Nesse sentido, cabe aqui expor o que se constitui, de acordo com Weinstein, as dimensões acima referidas. Por “Dimensão Sonora” entendem-se os elementos musicais que constituem o rock metal, ou antes, a genérica forma musical que caracteriza o estilo. Já a “Dimensão Verbal” refere-se aos elementos textuais que compõem a mensagem, ou no caso específico deste trabalho, que expressam conteúdos de contestação social. São exemplos de elementos concernentes a “Dimensão Verbal” as letras das músicas, sobretudo, no tocante às temáticas discutidas por meio delas e o significado do nome das bandas, músicas e álbuns. E por fim, a “Dimensão Visual” que engloba tudo aquilo que esteja diretamente relacionado com a imagem dos músicos e, consequentemente, da sua produção, ou antes, à imagética da contestação imprimida à banda Sepultura. Assim, os gestos, vestuário e símbolos feitos e usados pelos músicos; os logotipos das bandas, as imagens que estampam as capas dos discos; as fotografias oficiais dos integrantes da banda vinculadas nas diferentes formas de mídias ou expostas nos encartes dos álbuns; os videoclipes, tudo isso torna-se dados à disposição do investigador para viabilizar a pesquisa.

Por fim, como meio de fomentar uma análise mais pormenorizada dos elementos poéticos de contestação social expressos pela música “Manifest”, fizemos uso de entrevistas com membros e/ou ex-membros da banda Sepultura, matérias jornalísticas acerca da referida banda expostas em diferentes mídias e de uma bibliografia que nos possibilitasse a compreensão sociológica do “Massacre do Carandirú”.

Entretanto, caros leitores e leitoras, antes mesmo de adentrarmos a análise da composição, acreditamos que uma breve digressão ou excursão pelo tema do rock metal ajudaria na compreensão mais abrangente desse estilo musical enquanto produto cultural que traz em si a marca da contestação e da resistência sociais.

Uma breve história do Heavy Metal

Tendo em vista que o objetivo principal deste estudo é analisar as poéticas de contestação social expressas pela banda brasileira de rock metal Sepultura, a realização de uma digressão que evidenciasse as origens do subgênero musical aqui focado, o rock metal, mostra-se significativamente pertinente na medida em que tal retorno às origens pode auxiliar na compreensão do fenômeno artístico-musical aqui retratado.

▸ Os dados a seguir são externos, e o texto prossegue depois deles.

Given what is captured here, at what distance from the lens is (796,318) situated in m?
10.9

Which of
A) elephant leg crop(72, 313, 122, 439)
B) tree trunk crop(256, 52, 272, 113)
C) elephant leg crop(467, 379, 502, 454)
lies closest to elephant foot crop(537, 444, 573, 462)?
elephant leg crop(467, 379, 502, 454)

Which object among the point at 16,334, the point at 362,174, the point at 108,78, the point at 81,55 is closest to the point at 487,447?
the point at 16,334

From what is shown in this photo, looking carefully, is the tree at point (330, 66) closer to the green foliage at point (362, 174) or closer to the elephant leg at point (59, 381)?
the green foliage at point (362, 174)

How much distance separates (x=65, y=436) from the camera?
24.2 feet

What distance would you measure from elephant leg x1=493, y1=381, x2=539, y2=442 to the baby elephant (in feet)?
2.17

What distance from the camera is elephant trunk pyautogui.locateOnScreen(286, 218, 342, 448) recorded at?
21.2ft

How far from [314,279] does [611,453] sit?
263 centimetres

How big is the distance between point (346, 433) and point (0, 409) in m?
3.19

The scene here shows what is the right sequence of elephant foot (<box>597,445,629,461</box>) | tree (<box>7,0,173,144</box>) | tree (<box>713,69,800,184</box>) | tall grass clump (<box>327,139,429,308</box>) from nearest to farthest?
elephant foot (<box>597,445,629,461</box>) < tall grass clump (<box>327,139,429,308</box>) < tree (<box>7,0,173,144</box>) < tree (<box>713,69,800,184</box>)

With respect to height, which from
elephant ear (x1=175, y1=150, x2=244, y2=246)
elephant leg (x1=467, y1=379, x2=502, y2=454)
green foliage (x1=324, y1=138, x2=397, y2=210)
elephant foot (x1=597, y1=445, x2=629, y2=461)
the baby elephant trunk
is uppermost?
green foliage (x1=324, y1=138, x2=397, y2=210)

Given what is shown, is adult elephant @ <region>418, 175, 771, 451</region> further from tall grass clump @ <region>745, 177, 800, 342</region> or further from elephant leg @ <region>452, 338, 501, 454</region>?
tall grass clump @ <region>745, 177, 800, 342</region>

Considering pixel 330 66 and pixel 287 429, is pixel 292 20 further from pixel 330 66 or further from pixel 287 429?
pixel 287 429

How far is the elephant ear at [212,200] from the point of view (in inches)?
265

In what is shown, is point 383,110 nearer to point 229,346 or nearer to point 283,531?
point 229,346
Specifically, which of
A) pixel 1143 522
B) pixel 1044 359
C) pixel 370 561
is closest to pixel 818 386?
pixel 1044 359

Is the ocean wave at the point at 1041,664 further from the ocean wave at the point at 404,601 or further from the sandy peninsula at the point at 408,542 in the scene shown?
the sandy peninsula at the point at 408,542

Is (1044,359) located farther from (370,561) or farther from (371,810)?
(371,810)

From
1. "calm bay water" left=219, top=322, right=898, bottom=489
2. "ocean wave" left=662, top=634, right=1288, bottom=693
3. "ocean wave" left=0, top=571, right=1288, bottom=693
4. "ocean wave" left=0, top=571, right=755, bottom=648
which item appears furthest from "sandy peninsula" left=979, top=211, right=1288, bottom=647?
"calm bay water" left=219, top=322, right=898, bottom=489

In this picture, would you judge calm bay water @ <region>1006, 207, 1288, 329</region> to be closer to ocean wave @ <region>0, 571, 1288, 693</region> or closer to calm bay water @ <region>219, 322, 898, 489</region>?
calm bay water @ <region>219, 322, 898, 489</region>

Além disso, tal mecanismo metodológico permitirá evidenciar que o elemento “contestação” é parte constituinte do rock metal justamente por já se fazer presente nas expressões musicais que formaram a base do rock.

Interessante notar que, ao falarmos sobre poética da contestação na música do Sepultura poderíamos substituir o termo “contestação” por “resistência” sem prejuízo semântico, haja vista que, tanto um como outro, denotam a ideia e/ou atitude de posicionar-se contra a algo como, por exemplo, a instituições sociais como a Igreja ou o Estado; ou a comportamentos morais tidos enquanto anacrônicos. Como veremos mais adiante, inúmeros são os exemplos que atestam as expressões musicais enquanto representações ou expressões simbólicas de contestação/resistência a governos ditatoriais tanto no Brasil quanto em outros países como Portugal e Uruguai((Acerca de estudos que analisaram a relação entre música e política sobretudo no contexto ditatorial no Brasil ver os trabalhos de Marcos Napolitano (2010); Manoela de Sousa (2015); Paulo Silva e Edwar Castelo Branco (2013); Sheyla Diniz (2012). Já em relação os textos que versaram sobre as músicas enquanto representação de contestação/resistência a governos antidemocráticos em Portugal e Uruguai ver os trabalhos de Pedro Cravinho (2012) e José Fabiano de Aguiar (2008) respectivamente.)).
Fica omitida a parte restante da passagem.